+++ INFORMATION SHOWN +++
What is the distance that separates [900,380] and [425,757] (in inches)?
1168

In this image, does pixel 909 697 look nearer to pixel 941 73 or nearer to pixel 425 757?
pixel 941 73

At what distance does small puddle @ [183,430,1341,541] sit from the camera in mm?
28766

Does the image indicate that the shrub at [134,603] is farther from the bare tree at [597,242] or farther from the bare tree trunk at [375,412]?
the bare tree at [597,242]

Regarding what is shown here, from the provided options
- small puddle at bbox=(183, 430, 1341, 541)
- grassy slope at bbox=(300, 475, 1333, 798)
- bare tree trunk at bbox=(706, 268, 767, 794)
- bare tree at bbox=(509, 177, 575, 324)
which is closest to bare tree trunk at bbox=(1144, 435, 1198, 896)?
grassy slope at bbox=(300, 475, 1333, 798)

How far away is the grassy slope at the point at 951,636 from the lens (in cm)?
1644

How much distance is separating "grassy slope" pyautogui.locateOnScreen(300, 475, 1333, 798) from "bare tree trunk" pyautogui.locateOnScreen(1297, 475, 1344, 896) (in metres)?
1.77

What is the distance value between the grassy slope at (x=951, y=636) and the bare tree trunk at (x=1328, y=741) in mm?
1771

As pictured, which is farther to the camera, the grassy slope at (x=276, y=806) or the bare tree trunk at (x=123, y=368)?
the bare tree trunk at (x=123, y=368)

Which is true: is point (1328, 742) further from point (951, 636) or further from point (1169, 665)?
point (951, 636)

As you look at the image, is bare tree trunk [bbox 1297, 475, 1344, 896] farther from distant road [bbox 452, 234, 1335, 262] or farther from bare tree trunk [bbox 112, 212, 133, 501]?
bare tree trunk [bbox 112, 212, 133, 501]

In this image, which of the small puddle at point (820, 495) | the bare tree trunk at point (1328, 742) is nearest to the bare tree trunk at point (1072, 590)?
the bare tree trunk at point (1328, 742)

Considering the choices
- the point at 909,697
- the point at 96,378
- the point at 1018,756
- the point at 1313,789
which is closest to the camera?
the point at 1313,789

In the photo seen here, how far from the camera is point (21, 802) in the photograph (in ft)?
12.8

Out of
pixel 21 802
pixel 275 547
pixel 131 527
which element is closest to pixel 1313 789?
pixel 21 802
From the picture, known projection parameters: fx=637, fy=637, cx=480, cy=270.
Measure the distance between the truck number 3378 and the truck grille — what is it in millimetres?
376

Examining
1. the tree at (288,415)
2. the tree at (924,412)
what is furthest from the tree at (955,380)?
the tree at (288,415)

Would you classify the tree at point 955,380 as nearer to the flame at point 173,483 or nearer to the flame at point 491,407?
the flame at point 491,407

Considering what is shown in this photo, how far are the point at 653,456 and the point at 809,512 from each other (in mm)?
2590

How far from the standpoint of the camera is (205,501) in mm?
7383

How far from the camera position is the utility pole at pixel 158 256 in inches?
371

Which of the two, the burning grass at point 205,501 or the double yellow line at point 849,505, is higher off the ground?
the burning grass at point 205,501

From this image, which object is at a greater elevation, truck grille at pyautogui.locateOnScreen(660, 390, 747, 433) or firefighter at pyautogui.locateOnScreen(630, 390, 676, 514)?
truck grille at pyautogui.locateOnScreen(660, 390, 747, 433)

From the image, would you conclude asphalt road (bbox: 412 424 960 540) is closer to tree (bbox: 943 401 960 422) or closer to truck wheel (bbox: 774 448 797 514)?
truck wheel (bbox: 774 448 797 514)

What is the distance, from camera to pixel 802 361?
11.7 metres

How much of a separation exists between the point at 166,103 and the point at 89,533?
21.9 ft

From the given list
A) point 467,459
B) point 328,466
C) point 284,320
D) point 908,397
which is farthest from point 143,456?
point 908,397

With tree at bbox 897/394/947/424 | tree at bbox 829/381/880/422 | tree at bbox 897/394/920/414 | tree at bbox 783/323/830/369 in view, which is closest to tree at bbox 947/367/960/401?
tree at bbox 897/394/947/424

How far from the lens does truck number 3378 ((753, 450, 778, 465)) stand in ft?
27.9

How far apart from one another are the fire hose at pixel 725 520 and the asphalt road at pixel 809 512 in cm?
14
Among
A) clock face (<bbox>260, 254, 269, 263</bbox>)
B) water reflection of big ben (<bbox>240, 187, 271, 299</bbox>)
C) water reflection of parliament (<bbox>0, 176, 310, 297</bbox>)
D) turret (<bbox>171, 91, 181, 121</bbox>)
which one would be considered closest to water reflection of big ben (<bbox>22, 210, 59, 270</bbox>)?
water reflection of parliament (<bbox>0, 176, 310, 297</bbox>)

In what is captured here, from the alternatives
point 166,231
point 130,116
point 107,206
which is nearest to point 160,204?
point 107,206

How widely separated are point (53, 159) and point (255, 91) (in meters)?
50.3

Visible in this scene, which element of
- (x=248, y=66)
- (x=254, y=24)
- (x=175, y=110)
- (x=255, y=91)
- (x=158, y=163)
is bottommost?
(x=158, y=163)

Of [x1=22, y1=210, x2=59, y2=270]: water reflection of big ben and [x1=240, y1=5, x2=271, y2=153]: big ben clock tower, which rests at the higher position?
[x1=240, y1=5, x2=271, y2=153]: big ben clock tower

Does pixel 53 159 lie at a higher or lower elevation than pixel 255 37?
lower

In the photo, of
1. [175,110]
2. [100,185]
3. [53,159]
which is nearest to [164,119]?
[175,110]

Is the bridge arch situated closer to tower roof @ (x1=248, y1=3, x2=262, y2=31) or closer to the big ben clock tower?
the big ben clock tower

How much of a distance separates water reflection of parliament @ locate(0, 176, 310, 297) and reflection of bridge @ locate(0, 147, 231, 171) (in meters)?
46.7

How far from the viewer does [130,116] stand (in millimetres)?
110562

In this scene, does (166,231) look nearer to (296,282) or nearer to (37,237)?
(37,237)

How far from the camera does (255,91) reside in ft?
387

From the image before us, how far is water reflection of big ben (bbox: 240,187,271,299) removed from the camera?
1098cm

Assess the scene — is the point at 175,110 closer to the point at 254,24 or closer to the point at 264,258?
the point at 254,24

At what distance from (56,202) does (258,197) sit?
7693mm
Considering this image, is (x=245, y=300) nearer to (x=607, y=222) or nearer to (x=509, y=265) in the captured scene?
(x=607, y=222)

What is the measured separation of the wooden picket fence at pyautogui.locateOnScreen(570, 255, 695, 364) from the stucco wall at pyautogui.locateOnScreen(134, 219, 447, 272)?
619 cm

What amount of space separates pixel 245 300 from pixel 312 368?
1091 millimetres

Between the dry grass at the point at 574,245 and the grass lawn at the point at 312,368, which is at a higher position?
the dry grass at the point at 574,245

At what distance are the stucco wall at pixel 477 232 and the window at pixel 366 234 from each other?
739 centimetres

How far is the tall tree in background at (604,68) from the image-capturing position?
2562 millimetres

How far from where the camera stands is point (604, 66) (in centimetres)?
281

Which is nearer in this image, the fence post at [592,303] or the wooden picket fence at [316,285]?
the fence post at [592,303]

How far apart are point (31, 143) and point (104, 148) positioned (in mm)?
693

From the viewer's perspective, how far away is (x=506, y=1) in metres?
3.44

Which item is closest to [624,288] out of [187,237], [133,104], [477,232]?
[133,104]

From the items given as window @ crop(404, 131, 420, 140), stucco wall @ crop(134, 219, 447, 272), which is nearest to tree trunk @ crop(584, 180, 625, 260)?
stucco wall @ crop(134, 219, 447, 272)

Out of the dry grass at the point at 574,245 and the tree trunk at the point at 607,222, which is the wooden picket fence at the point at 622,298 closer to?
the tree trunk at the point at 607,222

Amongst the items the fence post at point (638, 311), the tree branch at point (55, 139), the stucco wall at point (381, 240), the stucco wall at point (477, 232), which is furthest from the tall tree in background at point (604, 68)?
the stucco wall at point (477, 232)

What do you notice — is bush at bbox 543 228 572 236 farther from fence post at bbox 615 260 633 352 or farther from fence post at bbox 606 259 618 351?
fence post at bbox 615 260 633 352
+++
Rewrite the part of the listing that opens with the line containing "How much of a distance" and closes with the line containing "739 centimetres", putting "plaster wall" wherever "stucco wall" appears. Leave everything else in those lines as it is.

EXPECTED ANSWER:
How much of a distance separates water reflection of parliament @ locate(0, 176, 310, 297) and reflection of bridge @ locate(0, 147, 231, 171) (in meters)?
46.7

How far from the viewer does [130,116] stand (in millimetres)?
110562

In this scene, does (166,231) look nearer to (296,282) or nearer to (37,237)?
(37,237)

How far from the camera does (255,91) reside in ft?
387

From the image before us, how far is water reflection of big ben (bbox: 240,187,271,299) removed from the camera?
1098cm

Assess the scene — is the point at 175,110 closer to the point at 254,24 or closer to the point at 264,258?
the point at 254,24

At what distance from (56,202) does (258,197) sit?
7693mm
Considering this image, is (x=245, y=300) nearer to (x=607, y=222) or nearer to (x=509, y=265) in the captured scene?
(x=607, y=222)

What is the measured separation of the wooden picket fence at pyautogui.locateOnScreen(570, 255, 695, 364) from the plaster wall at pyautogui.locateOnScreen(134, 219, 447, 272)?
619 cm

What amount of space separates pixel 245 300 from pixel 312 368?
1091 millimetres

Between the dry grass at the point at 574,245 and the grass lawn at the point at 312,368, which is at a higher position?
the dry grass at the point at 574,245

At what distance are the plaster wall at pixel 477 232 and the window at pixel 366 234 from each other?
739 centimetres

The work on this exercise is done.